▸ **SELECTED EXCERPT**:
▼

If this was supposed to be some sort of October surprise, it failed. The Biden campaign, for its part, said that no such meeting between him and the oligarch took place. Mainstream news outlets shied away from the story, likely because of its murky sourcing and speculative assertions. And when The Daily Beast interviewed the store owner on Wednesday, after the Post’s report came out, the man gave a series of confused and contradictory answers about how he obtained the purported material. According to the Beast, he also claimed he couldn’t tell who dropped off the laptop in question because of an unspecified medical condition. (In the hours since the Post published its account, the original controversy had been subsumed within a meta-controversy: the decision of Facebook, and later Twitter, to throttle the dissemination of the story on the grounds that it was disinformation.)

▲

▸ **TASK STATEMENT**: In the excerpt about the laptop story, why did the store owner say he couldn't tell who dropped off the laptop?

▸ **COLLECTED DATA**:
▼

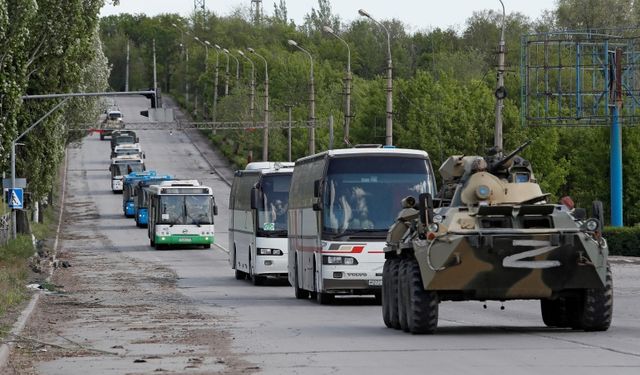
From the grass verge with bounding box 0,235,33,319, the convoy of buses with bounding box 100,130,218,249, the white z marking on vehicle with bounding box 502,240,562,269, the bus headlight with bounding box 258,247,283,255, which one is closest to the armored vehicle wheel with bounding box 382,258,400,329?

▲

▸ **RESPONSE BOX**: He cited an unspecified medical condition.